Paulo Simões Pereira a estimé par ailleurs « au moins curieux que le mot chaos soit porté » au débat « par ceux qui étaient à l’origine du problème », accusant le PS de la manière « improvisée et désorganisée » dont il a supprimé le Service des Étrangers et Frontières et d’avoir échoué au pays, en tant que parti d’opposition, lorsque en 2024, avec le Chega, il a rejeté la création de l’Unité Nationale des Étrangers et Frontières (UNEF) de la PSP.

Lors du débat, le député socialiste Pedro Delgado Alves a tenu le gouvernement pour responsable de la situation à l’aéroport de Lisbonne, indiquant que les files d’attente « n’ont jamais été inférieures à trois heures » et ont même atteint « un record de neuf heures ».

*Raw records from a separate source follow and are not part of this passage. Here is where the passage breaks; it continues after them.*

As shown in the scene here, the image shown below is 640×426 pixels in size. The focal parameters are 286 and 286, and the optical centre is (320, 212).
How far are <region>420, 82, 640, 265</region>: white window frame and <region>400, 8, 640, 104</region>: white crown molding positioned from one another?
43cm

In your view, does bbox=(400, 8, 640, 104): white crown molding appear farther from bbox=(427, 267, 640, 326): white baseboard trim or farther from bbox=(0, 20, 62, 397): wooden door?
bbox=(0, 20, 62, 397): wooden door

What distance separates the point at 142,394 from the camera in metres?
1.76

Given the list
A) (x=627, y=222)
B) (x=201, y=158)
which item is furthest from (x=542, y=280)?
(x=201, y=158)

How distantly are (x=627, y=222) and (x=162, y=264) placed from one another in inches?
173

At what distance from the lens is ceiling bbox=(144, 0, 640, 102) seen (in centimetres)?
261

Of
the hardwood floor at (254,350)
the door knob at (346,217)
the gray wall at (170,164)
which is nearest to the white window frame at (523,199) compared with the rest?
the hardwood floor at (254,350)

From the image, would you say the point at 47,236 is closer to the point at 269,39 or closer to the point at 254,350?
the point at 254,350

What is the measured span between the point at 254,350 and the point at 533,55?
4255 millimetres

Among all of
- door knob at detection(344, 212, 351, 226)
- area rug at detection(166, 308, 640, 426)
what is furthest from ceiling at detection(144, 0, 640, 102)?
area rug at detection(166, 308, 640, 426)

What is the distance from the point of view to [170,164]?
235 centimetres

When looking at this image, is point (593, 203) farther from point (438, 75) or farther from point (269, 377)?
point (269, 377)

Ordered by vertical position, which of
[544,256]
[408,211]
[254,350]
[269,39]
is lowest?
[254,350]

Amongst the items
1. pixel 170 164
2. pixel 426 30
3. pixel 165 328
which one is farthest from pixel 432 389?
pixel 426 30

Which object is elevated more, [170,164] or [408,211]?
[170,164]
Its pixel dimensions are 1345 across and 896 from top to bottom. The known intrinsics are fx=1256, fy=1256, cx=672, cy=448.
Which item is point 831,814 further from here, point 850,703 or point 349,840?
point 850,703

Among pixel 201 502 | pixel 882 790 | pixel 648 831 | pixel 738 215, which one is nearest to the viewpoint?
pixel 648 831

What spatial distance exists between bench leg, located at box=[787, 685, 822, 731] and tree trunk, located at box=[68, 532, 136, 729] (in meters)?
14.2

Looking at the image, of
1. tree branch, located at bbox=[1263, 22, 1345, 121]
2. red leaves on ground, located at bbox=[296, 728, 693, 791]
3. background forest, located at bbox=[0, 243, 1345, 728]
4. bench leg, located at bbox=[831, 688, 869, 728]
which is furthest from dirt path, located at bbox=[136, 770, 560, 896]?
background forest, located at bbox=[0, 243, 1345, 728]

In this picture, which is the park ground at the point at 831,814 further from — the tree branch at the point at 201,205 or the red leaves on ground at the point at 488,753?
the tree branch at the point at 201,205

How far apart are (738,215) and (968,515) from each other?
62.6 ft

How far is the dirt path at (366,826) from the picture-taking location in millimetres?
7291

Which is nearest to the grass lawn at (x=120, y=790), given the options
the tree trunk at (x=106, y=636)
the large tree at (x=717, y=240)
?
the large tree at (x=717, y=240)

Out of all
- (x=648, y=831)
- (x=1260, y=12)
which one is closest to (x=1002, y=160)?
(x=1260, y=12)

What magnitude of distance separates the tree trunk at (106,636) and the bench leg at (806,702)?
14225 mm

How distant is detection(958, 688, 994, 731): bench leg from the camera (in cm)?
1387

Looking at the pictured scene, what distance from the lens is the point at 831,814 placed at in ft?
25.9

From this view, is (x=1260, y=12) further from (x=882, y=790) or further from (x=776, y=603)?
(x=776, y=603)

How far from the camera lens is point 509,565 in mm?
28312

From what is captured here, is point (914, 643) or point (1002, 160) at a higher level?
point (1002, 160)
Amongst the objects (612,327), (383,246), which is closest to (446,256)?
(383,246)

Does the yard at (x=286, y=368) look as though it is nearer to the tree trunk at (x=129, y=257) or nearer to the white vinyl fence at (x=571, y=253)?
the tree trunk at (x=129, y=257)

Pedro Delgado Alves a déclaré que les files d’attente ont pris fin avec la suspension du système, ce qui ne signifie pas que le problème soit résolu et a ajouté que « rien n’est réglé parce que la manière simple pour le gouvernement de surmonter la difficulté a été de cesser de faire fonctionner le système de contrôle des entrées et sorties ».

Pour sa part, la députée de Chega, Cristina Rodrigues, a mentionné qu' »elle a été quelque peu surprise » de voir le PS organiser un débat d’urgence et être « préoccupé par le contrôle des frontières » alors que c’était le gouvernement socialiste « responsable de l’absence de contrôle aux frontières ».

Cristina Rodrigues a également accusé le PS de « récupération politique » et a rappelé que le SEF « alertait déjà sur des files d’attente de cinq heures » à l’aéroport.

Fabian Figueiredo, du BE, a déclaré que la situation à l’aéroport est « le résultat de l’échange du planification pour un alarmisme populiste ».

Le député du PSD, António Rodrigues, a tenu responsables « ceux qui ont empêché la création de l’UNEF de la PSP » et a regretté que « la préoccupation du PS pour la sécurité ait seulement émergé maintenant », soulignant que « le gouvernement a toujours été présent et a pris des mesures ».

Du côté du PSD, Hugo Soares a également rappelé que les files d’attente dans les aéroports faisaient déjà l’actualité lorsque José Luís Carneiro, l’actuel secrétaire général du PS, était ministre de l’Administration interne, faisant également référence aux déclarations qu’il avait faites en 2022, lorsqu’il avait déclaré qu’« il est impossible de mettre fin aux files d’attente à l’aéroport ».

Paulo Muacho, du Livre, a rappelé que l’aéroport de Lisbonne « exploite au-dessus de la capacité » et a accusé le gouvernement d’irresponsabilité et d’avoir pris « des mesures isolées pour gérer le chaos », imputant également la responsabilité à ANA.

Le député de l’Initiative Libérale Rui Rocha (IL) a considéré la situation « inadmissible » et qu’elle affecte l’image du pays, affirmant que l’aéroport de Lisbonne est « un bar ouvert pour qui veut entrer au Portugal et en Europe ».

Paula Santos, du PCP, a accusé le gouvernement de « privilégier les intérêts de l’ANA ».